Recently, there has been an increase in Lithium-ion battery explosion incidents. Well, known companies like Samsung, Tesla, HP, etc. have fallen prey to this unexpected mishap. This has damaged the reputation of the brands and also put a question mark on the credibility of Lithium-ion cells.
Just a few days ago, Samsung announced a major recall of its latest flagship, the Galaxy Note 7 after users from various parts of the world reported of dangerous overheating and blowing up of their phones. The massive recall involves about 2.5 million units of the smartphone and would probably cost the Korean company about $1 billion. Samsung has stated that faulty batteries are the reason of the mishaps.

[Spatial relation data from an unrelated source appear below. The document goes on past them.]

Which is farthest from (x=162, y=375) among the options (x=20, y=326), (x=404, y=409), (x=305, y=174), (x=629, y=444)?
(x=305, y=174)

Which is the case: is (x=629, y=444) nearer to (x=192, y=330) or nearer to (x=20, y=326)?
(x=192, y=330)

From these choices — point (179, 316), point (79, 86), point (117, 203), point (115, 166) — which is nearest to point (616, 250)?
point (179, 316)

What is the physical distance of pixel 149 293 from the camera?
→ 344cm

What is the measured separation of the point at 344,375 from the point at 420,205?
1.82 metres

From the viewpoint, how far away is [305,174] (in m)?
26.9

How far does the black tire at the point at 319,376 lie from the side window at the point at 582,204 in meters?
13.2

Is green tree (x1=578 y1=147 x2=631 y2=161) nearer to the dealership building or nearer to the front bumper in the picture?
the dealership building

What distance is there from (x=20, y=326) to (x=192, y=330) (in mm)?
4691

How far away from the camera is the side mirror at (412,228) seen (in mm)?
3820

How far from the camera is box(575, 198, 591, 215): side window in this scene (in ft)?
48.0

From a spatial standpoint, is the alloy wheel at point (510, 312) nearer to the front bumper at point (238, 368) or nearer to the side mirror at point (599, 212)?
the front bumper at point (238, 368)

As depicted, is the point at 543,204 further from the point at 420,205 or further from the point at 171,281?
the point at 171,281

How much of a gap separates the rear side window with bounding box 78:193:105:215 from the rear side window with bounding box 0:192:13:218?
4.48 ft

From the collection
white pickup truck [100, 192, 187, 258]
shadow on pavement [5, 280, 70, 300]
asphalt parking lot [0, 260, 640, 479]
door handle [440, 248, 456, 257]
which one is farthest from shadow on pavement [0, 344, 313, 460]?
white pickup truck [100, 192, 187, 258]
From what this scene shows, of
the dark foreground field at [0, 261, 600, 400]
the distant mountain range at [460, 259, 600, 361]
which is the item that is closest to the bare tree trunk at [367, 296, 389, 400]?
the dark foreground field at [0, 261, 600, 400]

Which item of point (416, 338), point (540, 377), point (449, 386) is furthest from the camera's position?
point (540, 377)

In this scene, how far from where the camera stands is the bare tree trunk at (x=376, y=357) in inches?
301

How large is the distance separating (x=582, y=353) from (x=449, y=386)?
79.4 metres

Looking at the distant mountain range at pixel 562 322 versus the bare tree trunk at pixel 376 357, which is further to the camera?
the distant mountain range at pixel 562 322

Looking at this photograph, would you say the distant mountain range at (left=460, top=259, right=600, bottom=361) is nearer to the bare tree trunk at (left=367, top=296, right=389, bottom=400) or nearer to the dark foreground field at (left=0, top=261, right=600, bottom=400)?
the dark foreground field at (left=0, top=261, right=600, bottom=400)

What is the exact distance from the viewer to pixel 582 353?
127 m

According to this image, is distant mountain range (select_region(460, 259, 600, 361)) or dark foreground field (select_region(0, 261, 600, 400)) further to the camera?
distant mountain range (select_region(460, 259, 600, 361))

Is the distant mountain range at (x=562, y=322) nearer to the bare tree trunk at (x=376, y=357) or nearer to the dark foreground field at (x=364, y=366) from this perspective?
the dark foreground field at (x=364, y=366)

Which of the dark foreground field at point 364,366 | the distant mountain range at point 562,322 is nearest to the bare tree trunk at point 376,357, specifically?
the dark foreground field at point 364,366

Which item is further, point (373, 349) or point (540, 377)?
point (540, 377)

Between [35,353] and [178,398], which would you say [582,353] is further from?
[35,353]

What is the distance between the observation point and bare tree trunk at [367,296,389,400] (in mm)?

Tesla, one of the most innovative car maker, has faced similar kind of issue in their electric car when it burst into flames at a promotional event in France. The company also came to limelight in 2013 when some of its Model S sedans turned into the fireball after road debris damaged their batteries.
The Lithium-ion battery issue had even disrupted the aviation department when it caught fire on a Boeing 787 flight threatening the lives of its passengers. Soon after the airplane took off from Melbourne, Australia, smoke was seen coming out the cargo compartment.
Investigations confirmed that the fire was caused by some Lithium-ion batteries inside a passenger’s luggage. Since then, the Airplane authorities have implemented stringent rules and regulations regarding the carrying of any electronic items.
Lithium-ion or Li-ion batteries are a category of rechargeable batteries in which Lithium ions are used as the charge carrier. After replacing the lead acid batteries, they rapidly became the most used battery for household electronics. They are much lighter than the lead-acid cells and sports exceptional energy storing capability.
Historically, Lithium-ion batteries have proven to be extremely safe for use in almost every type of electrical appliances. But, the very high energy density of the batteries is actually a potential threat in time of any accidents. On the top of it, Lithium-ion batteries have a pressurized flammable electrolyte inside it. Due to this, the batteries are rigorously tested for their durability.
Each Lithium-ion cell comes with multiple safety utilities like Tear Away Tab, Thermal Interrupt, and Shut Down Separator to disable the battery on times of excess internal pressure, overcharging and overheating respectively. Modern day Lithium-ion batteries also feature a vent for controlled release of any inbuilt pressure. Malfunctioning of any of these safety switches results in catastrophic explosions. Short-circuit also plays a significant role in some Lithium-ion battery disasters.